### What you should do
Print every line of the entries below word for word, with the pictures left out.

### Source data
○ ○ ○ ○ ○ ○ ○

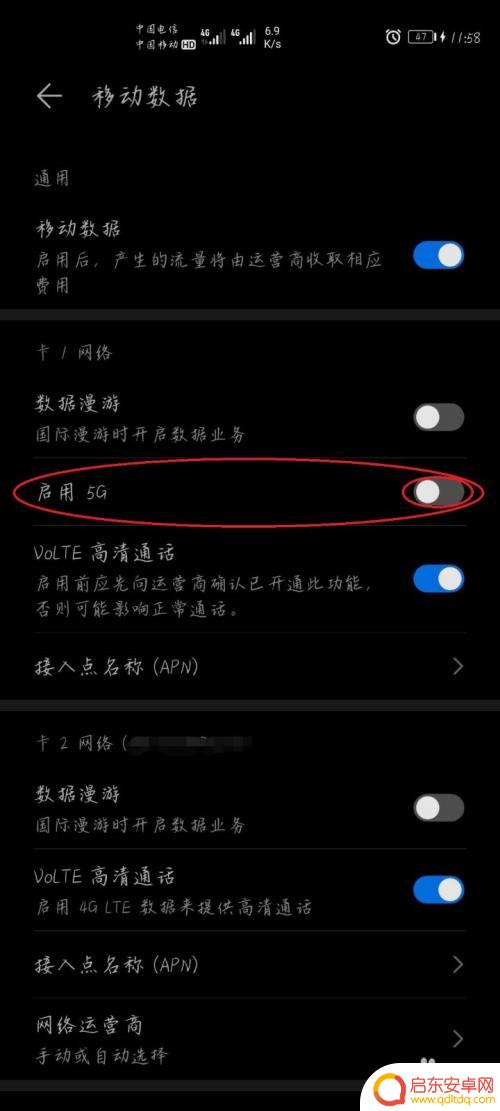 华为手机5g信号怎么设置 华为手机5G模式设置步骤
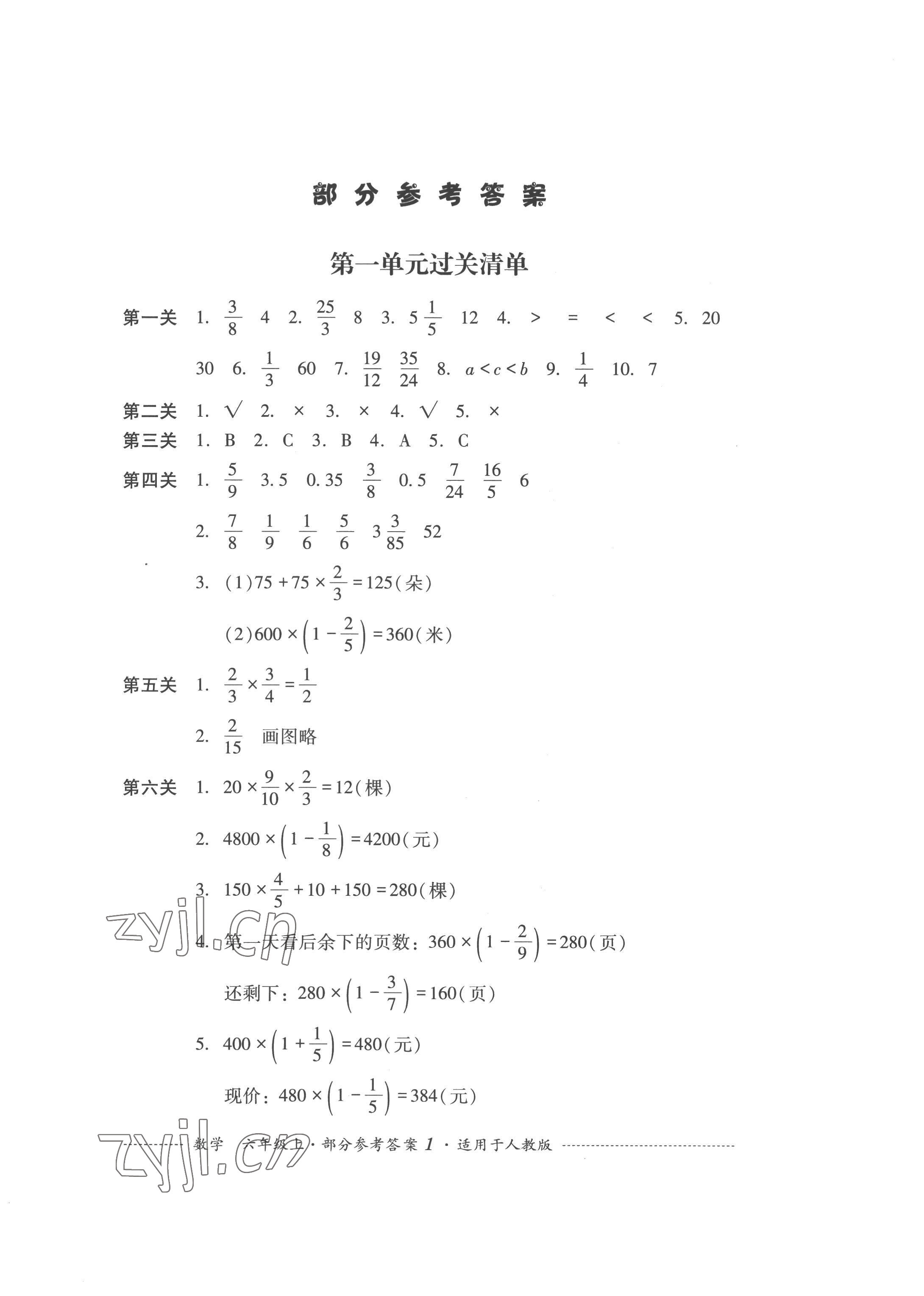 2022年過關(guān)清單四川教育出版社六年級(jí)數(shù)學(xué)上冊人教版 第1頁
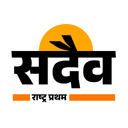 Sadaiv - logo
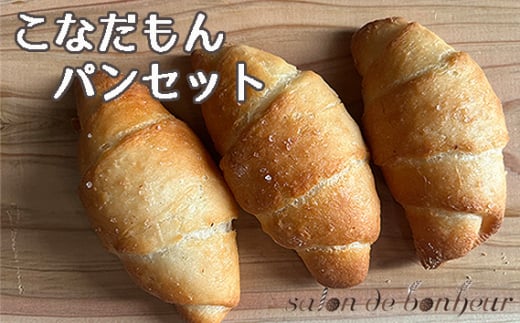 No.255 こなだもんパンセット / 米粉パン 有機栽培  大阪府大阪府大阪狭山市10000米・パンパン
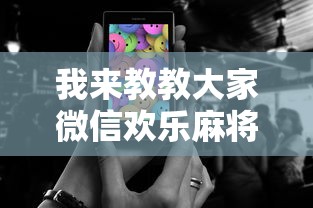 我来教教大家微信欢乐麻将怎么开挂教程”科技辅助神器手机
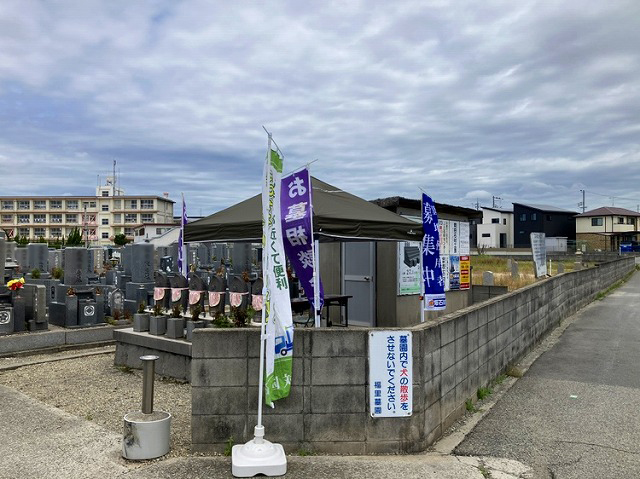 福里墓園（明石市）のお墓
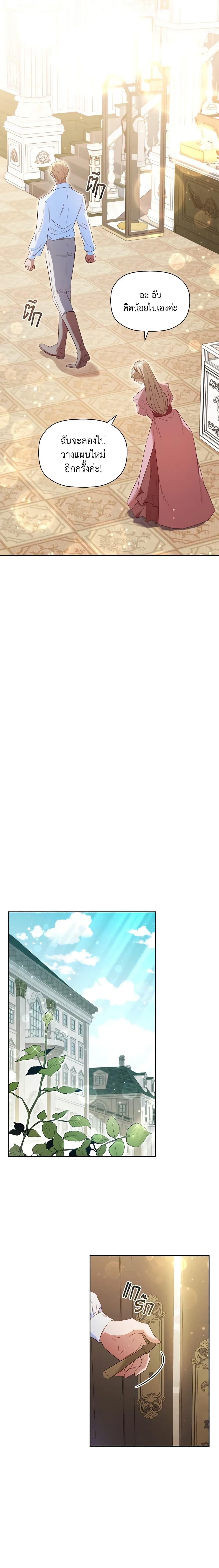 Manga-lc-com อ่านมังงะ อ่านการ์ตูน ออนไลน์ ฟรี An Extra In The Family Is The First To Be Abandoned ตอนที่ 1 2 3 4 5 6 7 8 9 10 11 12 13 14 ฟรี ไม่มีโฆษณา Manga-lc - อ่าน มังงะ อ่าน การ์ตูน ออนไลน์ อ่านมังงะ ฟรี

○ ○ ○ ○ ○ ○ ○

### Answer space
 华为手机5g信号怎么设置 华为手机5G模式设置步骤
 2022年過關(guān)清單四川教育出版社六年級(jí)數(shù)學(xué)上冊人教版 第1頁
 Sadaiv - logo
 No.255 こなだもんパンセット / 米粉パン 有機栽培  大阪府大阪府大阪狭山市10000米・パンパン
 我来教教大家微信欢乐麻将怎么开挂教程”科技辅助神器手机
 福里墓園（明石市）のお墓
 Manga-lc-com อ่านมังงะ อ่านการ์ตูน ออนไลน์ ฟรี An Extra In The Family Is The First To Be Abandoned ตอนที่ 1 2 3 4 5 6 7 8 9 10 11 12 13 14 ฟรี ไม่มีโฆษณา Manga-lc - อ่าน มังงะ อ่าน การ์ตูน ออนไลน์ อ่านมังงะ ฟรี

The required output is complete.